* [Exercise details]: Drop all images and give the records again exactly.

Dataset records
----------------------------------------

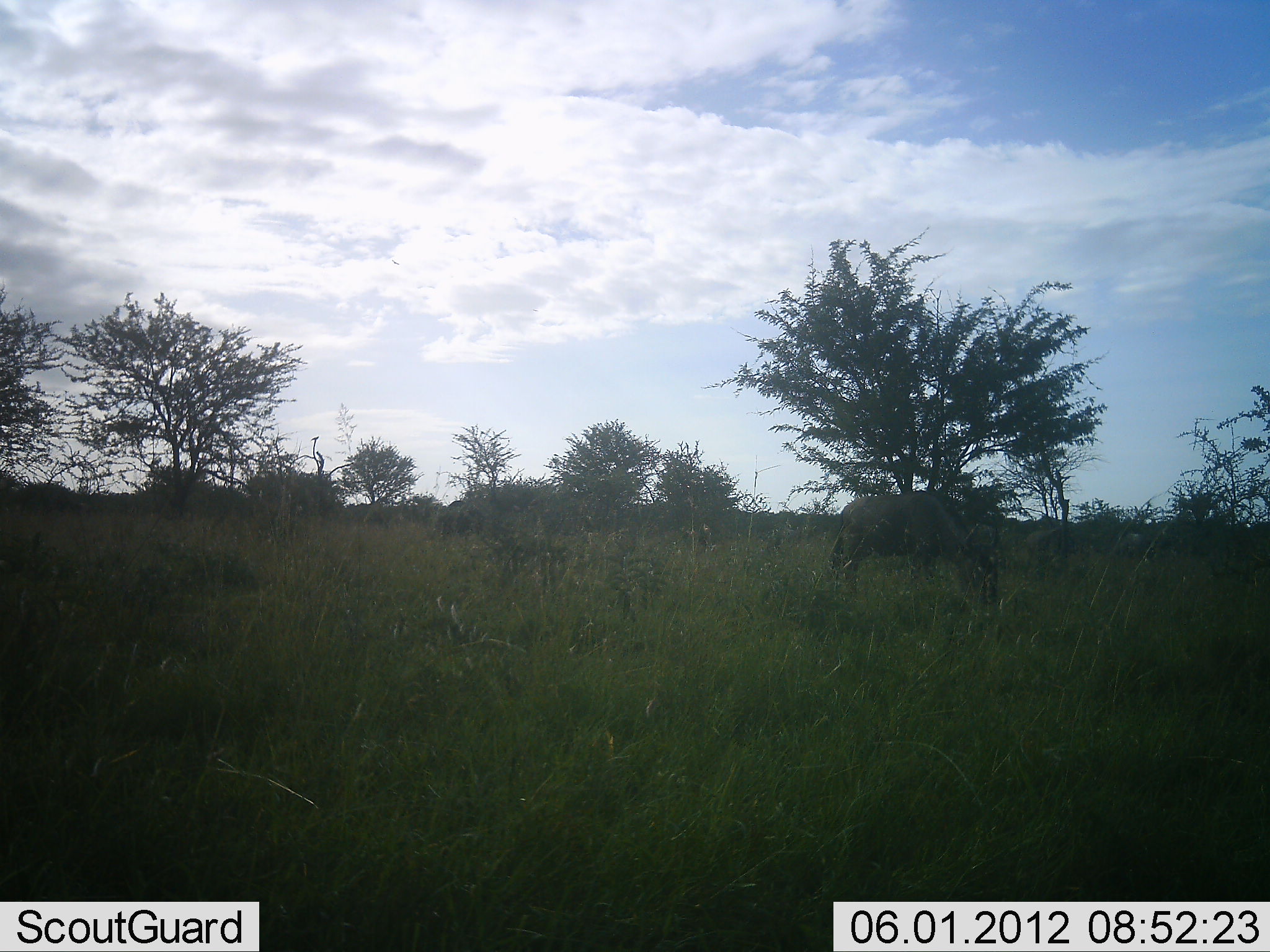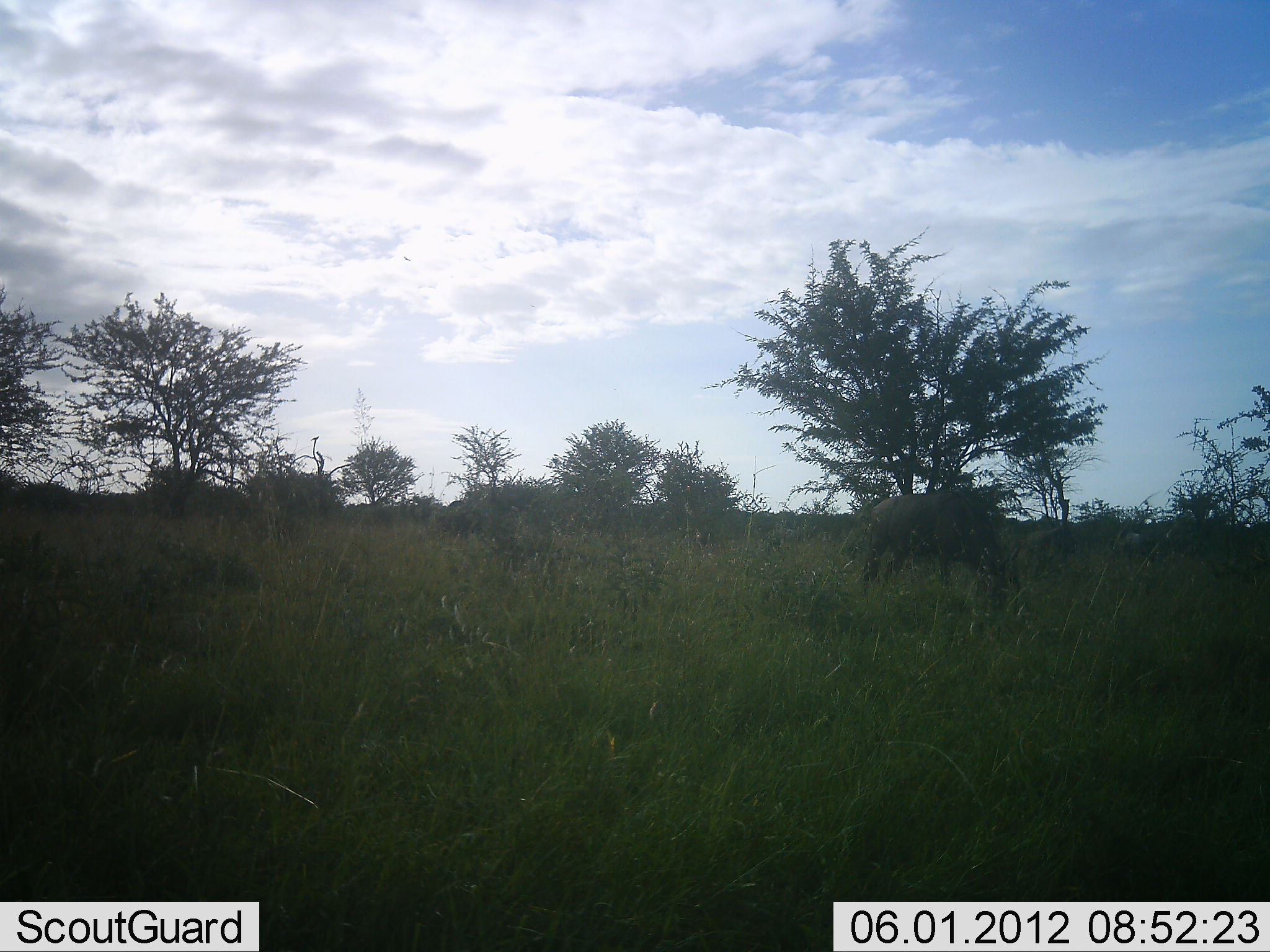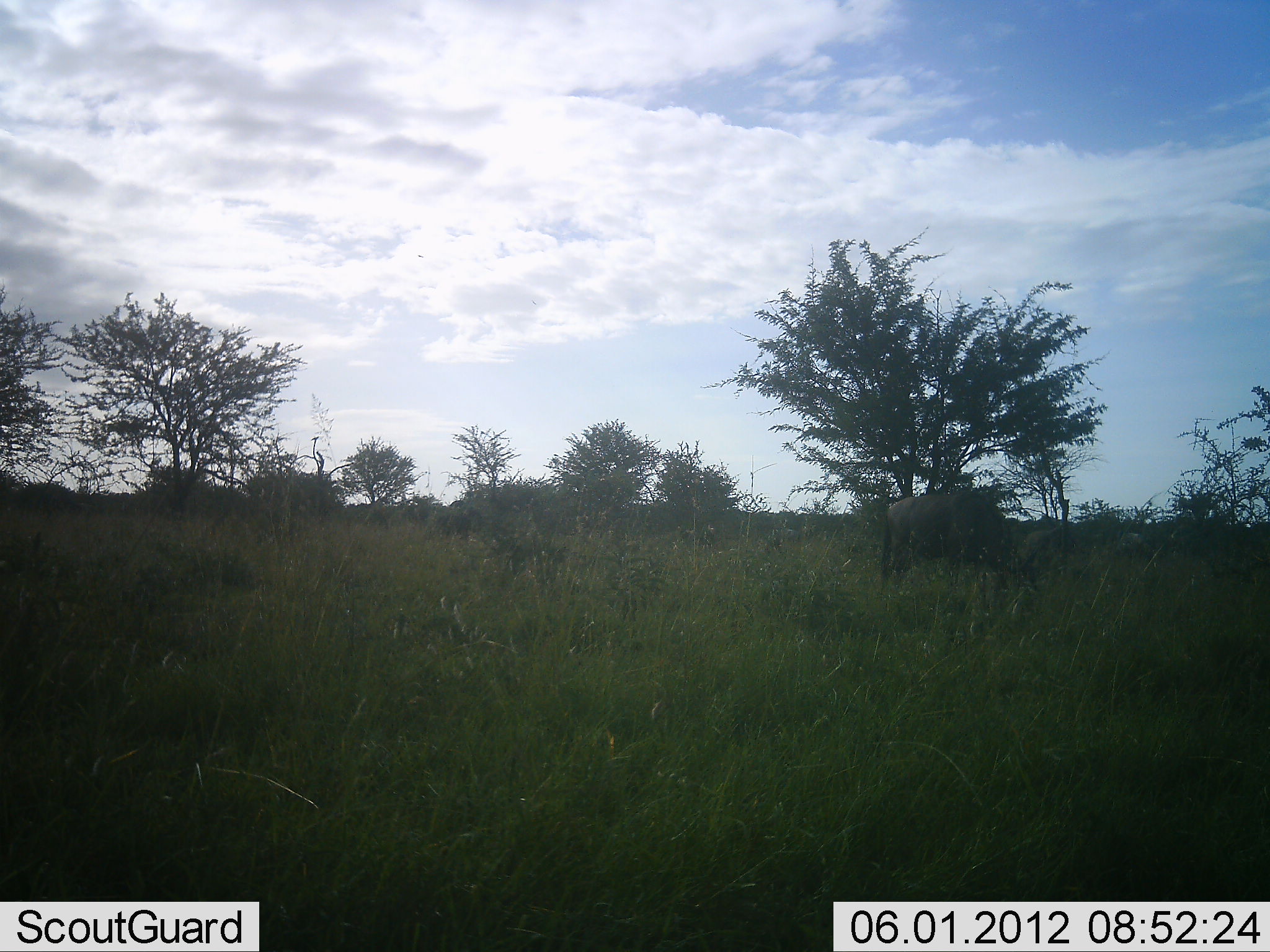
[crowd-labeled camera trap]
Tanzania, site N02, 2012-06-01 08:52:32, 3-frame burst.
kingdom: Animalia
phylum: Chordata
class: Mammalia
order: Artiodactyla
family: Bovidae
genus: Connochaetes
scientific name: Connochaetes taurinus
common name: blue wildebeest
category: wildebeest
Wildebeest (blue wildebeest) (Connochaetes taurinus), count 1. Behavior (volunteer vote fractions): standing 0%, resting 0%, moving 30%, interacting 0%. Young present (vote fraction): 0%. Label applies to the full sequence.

----------------------------------------

* [Output of the exercise]:
[crowd-labeled camera trap]
Tanzania, site N02, 2012-06-01 08:52:32, 3-frame burst.
kingdom: Animalia
phylum: Chordata
class: Mammalia
order: Artiodactyla
family: Bovidae
genus: Connochaetes
scientific name: Connochaetes taurinus
common name: blue wildebeest
category: wildebeest
Wildebeest (blue wildebeest) (Connochaetes taurinus), count 1. Behavior (volunteer vote fractions): standing 0%, resting 0%, moving 30%, interacting 0%. Young present (vote fraction): 0%. Label applies to the full sequence.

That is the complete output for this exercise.